Personal information
- Born: July 14, 1999 (age 27) Morrison, Colorado, U.S.
- Listed height: 6 ft 7 in (2.01 m)
- Listed weight: 310 lb (141 kg)

Career information
- High school: Bear Creek (Lakewood, Colorado)
- College: Colorado State (2018-2021)
- NFL draft: 2022: undrafted

Career history
- Massachusetts Pirates (2022)*; Seattle Sea Dragons (2023); Atlanta Falcons (2023–2024)*; Birmingham Stallions (2025); New Orleans Saints (2025–2026)*;
- * Offseason or practice squad member only
- Stats at Pro Football Reference

= Barry Wesley =

American football player (born 1999)

Barry Wesley (born July 14, 1999) is an American professional football offensive tackle.

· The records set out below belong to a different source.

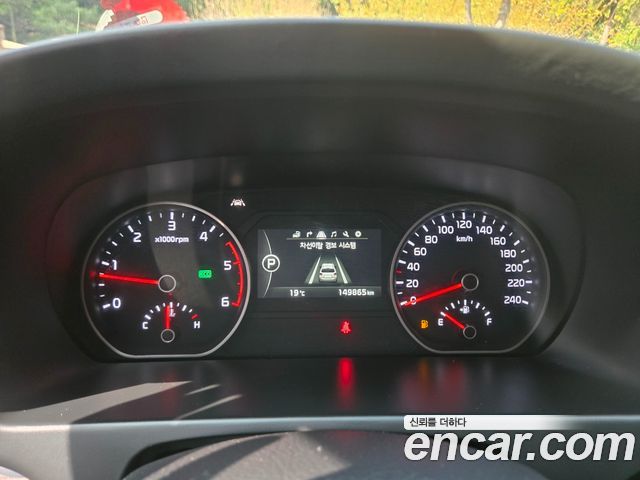 Kia Mohave Diesel 3.0 4WD President 2017 — фото 16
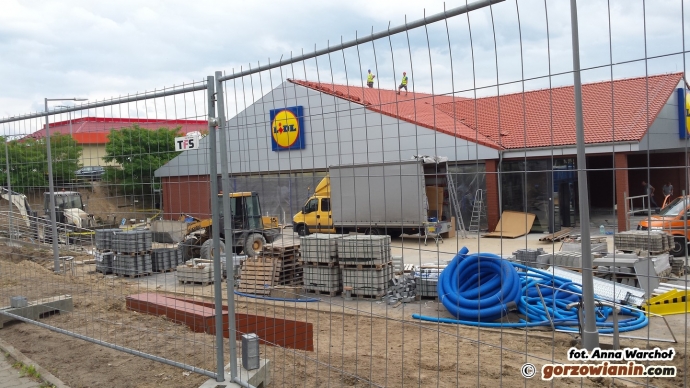 4/7 Koparka ponownie uszkodziła rurę gazową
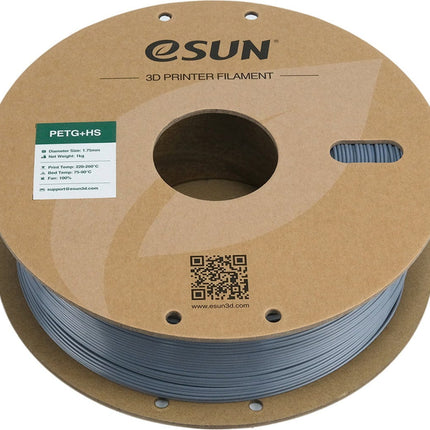 eSUN PETG High Speed Filament 1.75mm 1kg – Snel printen, sterk & stabiel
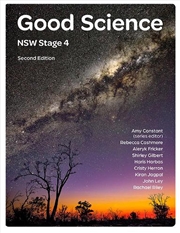 Buy Good Science NSW Stage 4 2e Student Book + Digital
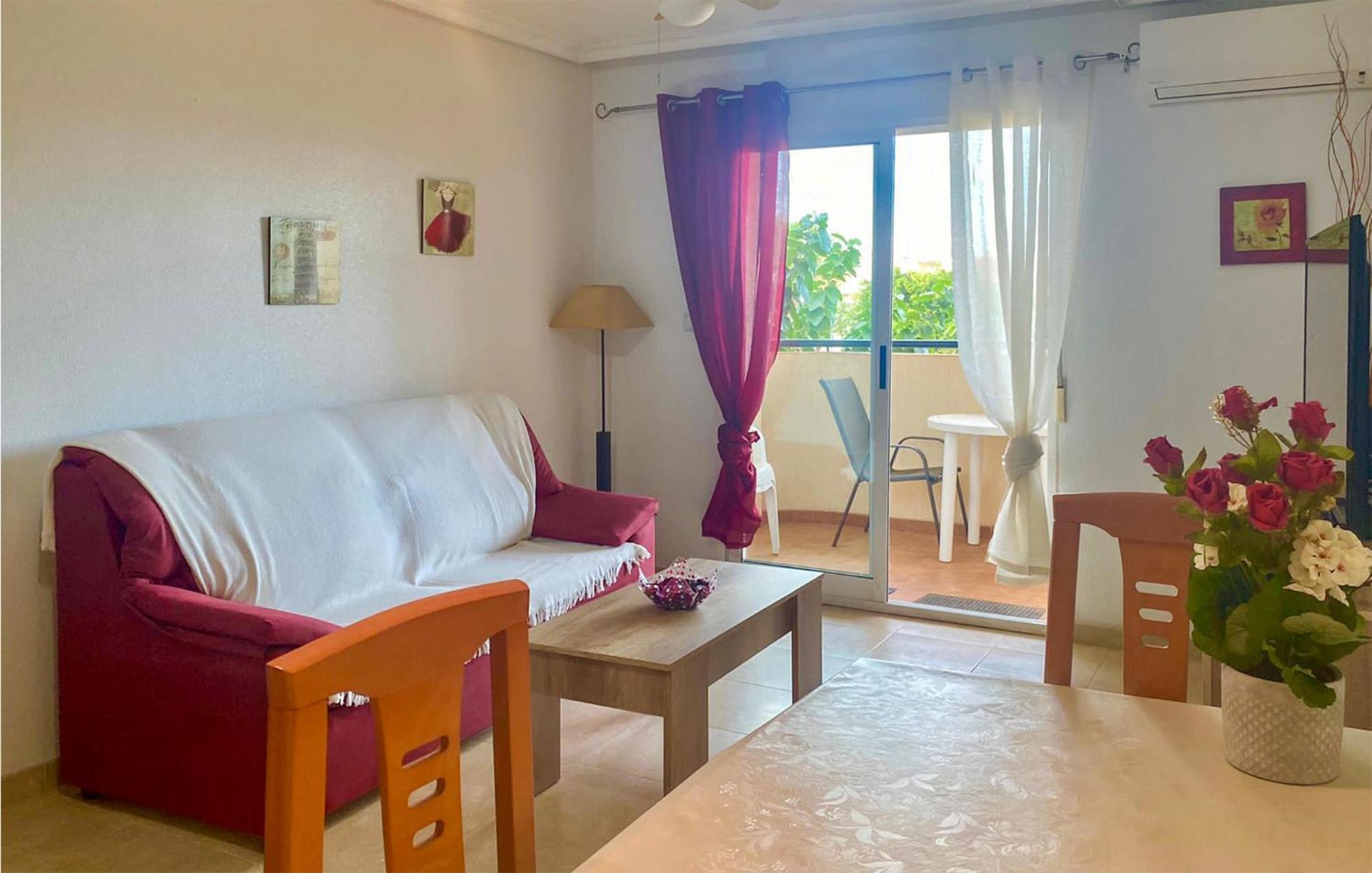 Cozy Apartment In Los Alcazares With Wifi Buitenkant foto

He played college football for the Colorado State Rams.

== College career ==
Wesley played four seasons at Colorado State, starting 38 games playing both tackle and guard. In 2019, he received the Albert C. Yates Student Leadership Award.

== Professional career ==

Pre-draft measurables
| Height | Weight | Arm length | Hand span | Wingspan | 40-yard dash | 10-yard split | 20-yard split | 20-yard shuttle | Three-cone drill | Vertical jump | Broad jump | Bench press |
| 6 ft 6+3⁄8 in (1.99 m) | 312 lb (142 kg) | 33+1⁄2 in (0.85 m) | 9+7⁄8 in (0.25 m) | 6 ft 7+5⁄8 in (2.02 m) | 5.47 s | 1.87 s | 3.04 s | 4.84 s | 7.93 s | 24.5 in (0.62 m) | 9 ft 0 in (2.74 m) | 21 reps |
All values from Pro Day

=== Massachusetts Pirates ===
After going undrafted in the 2022 NFL draft, Wesley signed with the Massachusetts Pirates of the Indoor Football League (IFL) on December 14, 2022.

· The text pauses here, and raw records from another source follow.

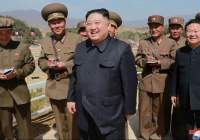 «سلاح تاکتیکی هدایت شونده» جدیدی در کره شمالی آزمایش شد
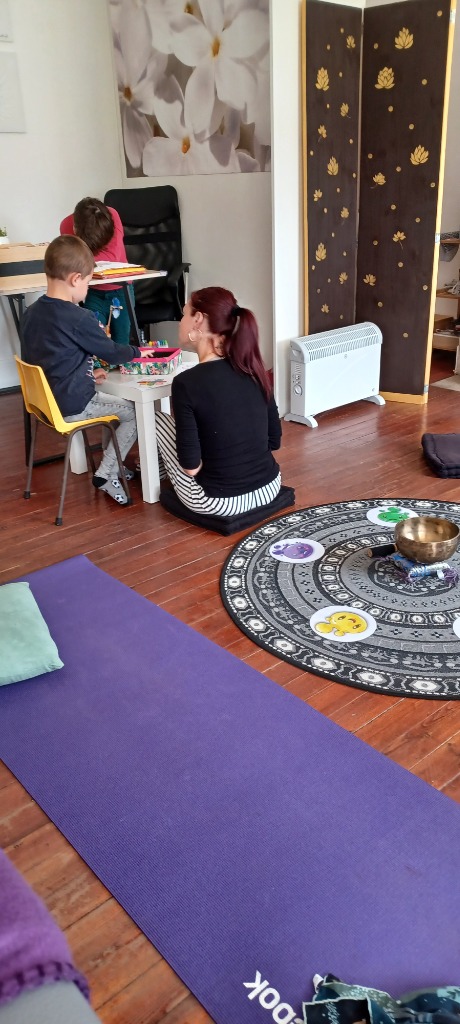 photo activite Aurélie De Groote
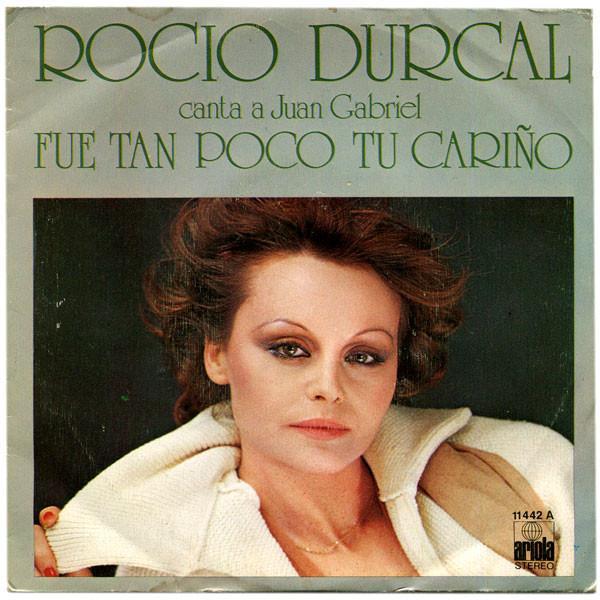 Rocío Dúrcal - Canta A Juan Gabriel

=== Seattle Sea Dragons ===
In January 2023, Wesley signed with the Seattle Sea Dragons of the XFL.

=== Atlanta Falcons ===
On May 15, 2023, Wesley signed with the Atlanta Falcons. He was released on August 29, but was subsequently re-signed to the practice squad. He was placed on the practice squad injured reserve list on September 5.

Following the end of the regular season, Wesley signed a reserve/future contract with Atlanta on January 10, 2024. Wesley was released by the Falcons as part of final roster cuts on August 27.

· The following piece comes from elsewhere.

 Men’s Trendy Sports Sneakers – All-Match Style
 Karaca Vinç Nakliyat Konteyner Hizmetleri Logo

=== Birmingham Stallions ===
On November 14, 2024, Wesley signed with the Birmingham Stallions of the United Football League (UFL).

===New Orleans Saints===
On June 18, 2025, Wesley signed with the New Orleans Saints. He was placed on injured reserve to begin the regular season due to a hip injury. Wesley was activated on November 25, ahead of the Saints' Week 13 matchup against the Miami Dolphins. He was waived on December 2 and re-signed to the practice squad two days later. Wesley signed a reserve/future contract with New Orleans on January 5, 2026.

On August 30, 2026, Wesley was placed on season ending injured reserve. On September 2, Wesley was waived with an injury settlement.